■ What to do
Extract the listing below in full, unchanged.

** START Material for the task **

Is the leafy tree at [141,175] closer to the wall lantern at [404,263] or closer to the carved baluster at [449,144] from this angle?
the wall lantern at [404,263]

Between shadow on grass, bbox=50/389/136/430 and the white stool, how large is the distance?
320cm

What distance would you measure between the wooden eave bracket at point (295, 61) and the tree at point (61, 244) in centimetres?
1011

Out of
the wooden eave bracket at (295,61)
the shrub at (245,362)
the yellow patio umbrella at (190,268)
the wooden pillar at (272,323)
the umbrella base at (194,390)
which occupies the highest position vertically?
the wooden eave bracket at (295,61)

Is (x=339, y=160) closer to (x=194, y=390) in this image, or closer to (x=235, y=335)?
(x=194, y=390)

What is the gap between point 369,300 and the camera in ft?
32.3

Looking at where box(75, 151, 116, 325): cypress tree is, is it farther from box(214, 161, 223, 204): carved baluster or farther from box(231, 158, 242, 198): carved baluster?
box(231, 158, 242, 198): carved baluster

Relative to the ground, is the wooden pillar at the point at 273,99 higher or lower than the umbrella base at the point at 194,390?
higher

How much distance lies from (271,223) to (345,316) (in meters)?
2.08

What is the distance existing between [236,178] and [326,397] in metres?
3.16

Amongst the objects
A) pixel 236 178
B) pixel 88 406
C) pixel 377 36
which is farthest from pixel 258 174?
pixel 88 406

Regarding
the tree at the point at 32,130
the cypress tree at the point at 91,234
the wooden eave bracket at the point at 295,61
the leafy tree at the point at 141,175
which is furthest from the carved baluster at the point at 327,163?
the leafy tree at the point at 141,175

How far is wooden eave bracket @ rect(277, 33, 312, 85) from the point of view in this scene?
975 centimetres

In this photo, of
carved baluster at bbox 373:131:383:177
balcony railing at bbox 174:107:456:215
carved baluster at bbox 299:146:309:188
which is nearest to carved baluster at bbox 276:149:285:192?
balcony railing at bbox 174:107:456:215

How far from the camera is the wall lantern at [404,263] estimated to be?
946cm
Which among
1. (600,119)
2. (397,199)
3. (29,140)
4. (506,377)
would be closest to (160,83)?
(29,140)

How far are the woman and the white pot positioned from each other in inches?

** END Material for the task **

■ Reply to the exercise
Is the leafy tree at [141,175] closer to the wall lantern at [404,263] or closer to the carved baluster at [449,144] from this angle?
the wall lantern at [404,263]

Between shadow on grass, bbox=50/389/136/430 and the white stool, how large is the distance?
320cm

What distance would you measure between the wooden eave bracket at point (295, 61) and the tree at point (61, 244) in centimetres?
1011

Out of
the wooden eave bracket at (295,61)
the shrub at (245,362)
the yellow patio umbrella at (190,268)
the wooden pillar at (272,323)
the umbrella base at (194,390)
which occupies the highest position vertically?
the wooden eave bracket at (295,61)

Is (x=339, y=160) closer to (x=194, y=390) in this image, or closer to (x=235, y=335)?
(x=194, y=390)

What is the gap between point 369,300 and the camera in ft?
32.3

Looking at where box(75, 151, 116, 325): cypress tree is, is it farther from box(214, 161, 223, 204): carved baluster or farther from box(231, 158, 242, 198): carved baluster?
box(231, 158, 242, 198): carved baluster

Relative to the ground, is the wooden pillar at the point at 273,99 higher or lower than the umbrella base at the point at 194,390?
higher

How much distance lies from (271,223) to (345,316) (in meters)?
2.08

What is the distance existing between [236,178] and [326,397] in metres?
3.16

Amongst the objects
A) pixel 236 178
B) pixel 88 406
C) pixel 377 36
which is farthest from pixel 258 174?
pixel 88 406

Regarding
the tree at the point at 32,130
the cypress tree at the point at 91,234
the wooden eave bracket at the point at 295,61
the leafy tree at the point at 141,175
which is furthest from the carved baluster at the point at 327,163?
the leafy tree at the point at 141,175

How far is wooden eave bracket @ rect(277, 33, 312, 85) from the point of view in this scene?
975 centimetres

In this photo, of
carved baluster at bbox 373:131:383:177
balcony railing at bbox 174:107:456:215
carved baluster at bbox 299:146:309:188
which is nearest to carved baluster at bbox 276:149:285:192?
balcony railing at bbox 174:107:456:215

How far from the camera is the wall lantern at [404,263] estimated to be?
946cm
Which among
1. (600,119)
2. (397,199)
3. (29,140)
4. (506,377)
would be closest to (160,83)?
(29,140)

How far are the woman and the white pot positioned from each other in inches?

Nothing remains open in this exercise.